SIID integrates two Spatially Resolved Transcriptomics (SRT) datasets with different gene panel and spatial resolution, to simultaneously impute missing genes and infer admixed cell types. SIID is based on a joint Nonnegative Matrix Factorization (NMF) with spatially matched spots.
We provide wrapper functions at src/lib_helper.py.
For imputation, lib_helper.impute_genes(vi, xe, holdouts, hdim) takes the coordinate-aligned Visium and Xenium AnnData objects, a list of holdout genes (must be a subset of Visium genes) and number of hidden dimensions, and returns an AnnData object with imputed gene expression for each Xenium cell.
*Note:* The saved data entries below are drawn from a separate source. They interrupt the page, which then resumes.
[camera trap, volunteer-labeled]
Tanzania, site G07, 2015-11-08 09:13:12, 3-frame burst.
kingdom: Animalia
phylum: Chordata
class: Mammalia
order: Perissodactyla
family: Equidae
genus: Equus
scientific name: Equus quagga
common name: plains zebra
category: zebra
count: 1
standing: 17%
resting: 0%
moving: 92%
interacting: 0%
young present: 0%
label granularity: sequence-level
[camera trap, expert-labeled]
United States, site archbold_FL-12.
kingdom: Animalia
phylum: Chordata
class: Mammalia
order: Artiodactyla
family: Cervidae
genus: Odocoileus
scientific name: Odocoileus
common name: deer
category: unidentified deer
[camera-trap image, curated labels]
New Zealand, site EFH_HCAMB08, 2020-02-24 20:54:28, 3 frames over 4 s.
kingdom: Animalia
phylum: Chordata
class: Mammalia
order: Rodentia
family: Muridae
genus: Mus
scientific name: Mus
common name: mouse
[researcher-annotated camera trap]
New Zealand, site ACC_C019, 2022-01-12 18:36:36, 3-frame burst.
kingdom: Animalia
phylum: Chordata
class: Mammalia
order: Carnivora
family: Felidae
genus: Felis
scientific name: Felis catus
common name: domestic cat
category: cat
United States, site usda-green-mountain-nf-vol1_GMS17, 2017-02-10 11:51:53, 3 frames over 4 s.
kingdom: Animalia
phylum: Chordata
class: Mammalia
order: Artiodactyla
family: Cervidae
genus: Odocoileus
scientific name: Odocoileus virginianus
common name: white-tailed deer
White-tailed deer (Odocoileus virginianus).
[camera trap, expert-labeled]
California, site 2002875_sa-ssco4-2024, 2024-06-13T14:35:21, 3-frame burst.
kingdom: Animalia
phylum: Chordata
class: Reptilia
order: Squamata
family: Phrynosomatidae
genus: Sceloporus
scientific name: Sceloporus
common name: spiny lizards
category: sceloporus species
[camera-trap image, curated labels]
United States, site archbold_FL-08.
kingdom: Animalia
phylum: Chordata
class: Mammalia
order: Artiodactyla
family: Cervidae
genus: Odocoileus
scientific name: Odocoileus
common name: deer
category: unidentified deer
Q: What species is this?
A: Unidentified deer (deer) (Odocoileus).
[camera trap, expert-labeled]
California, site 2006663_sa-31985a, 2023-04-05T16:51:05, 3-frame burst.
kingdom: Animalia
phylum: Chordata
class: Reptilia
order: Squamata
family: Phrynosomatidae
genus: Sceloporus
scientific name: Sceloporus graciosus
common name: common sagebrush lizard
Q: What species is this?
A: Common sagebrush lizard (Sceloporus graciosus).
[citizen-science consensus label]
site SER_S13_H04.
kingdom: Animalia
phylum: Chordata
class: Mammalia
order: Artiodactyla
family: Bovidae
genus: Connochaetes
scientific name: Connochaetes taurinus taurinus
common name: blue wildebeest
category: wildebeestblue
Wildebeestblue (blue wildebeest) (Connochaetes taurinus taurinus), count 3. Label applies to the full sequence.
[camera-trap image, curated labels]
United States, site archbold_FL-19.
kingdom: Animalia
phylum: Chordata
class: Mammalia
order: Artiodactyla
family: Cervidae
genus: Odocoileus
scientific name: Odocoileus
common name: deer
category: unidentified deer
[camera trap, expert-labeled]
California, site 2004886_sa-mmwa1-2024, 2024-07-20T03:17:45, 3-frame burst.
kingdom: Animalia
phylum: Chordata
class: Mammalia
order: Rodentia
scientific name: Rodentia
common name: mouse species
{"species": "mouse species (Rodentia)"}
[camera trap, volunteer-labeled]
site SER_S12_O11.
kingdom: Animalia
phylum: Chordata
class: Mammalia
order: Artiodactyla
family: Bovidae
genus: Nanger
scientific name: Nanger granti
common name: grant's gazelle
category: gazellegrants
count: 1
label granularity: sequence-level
For deconvolution, lib_helper.infer_latent_types(vi, xe, hdim) takes the coordinate-aligned Visium and Xenium AnnData objects and number of hidden dimensions, and returns two AnnData objects representing inferred cell type compositions for (deconvolved) Visium and Xenium spots.
For both use cases, an extra parameter R (a 3-by-3 numpy array) can be passed to transform Visium coordiantes (in homogeneous coordinate system), and device can be used to specify where the model runs. We strongly suggest using a GPU.
The lib_helper functions contain steps for preprocessing, as well as generation of nmf_v01.py and class LowDimWithScaling, which contains more parameters for tuning.
See notebook/BRCA-data.ipynb for example usage for imputing holdout genes in a paired Xenium-Visium breast cancer slice.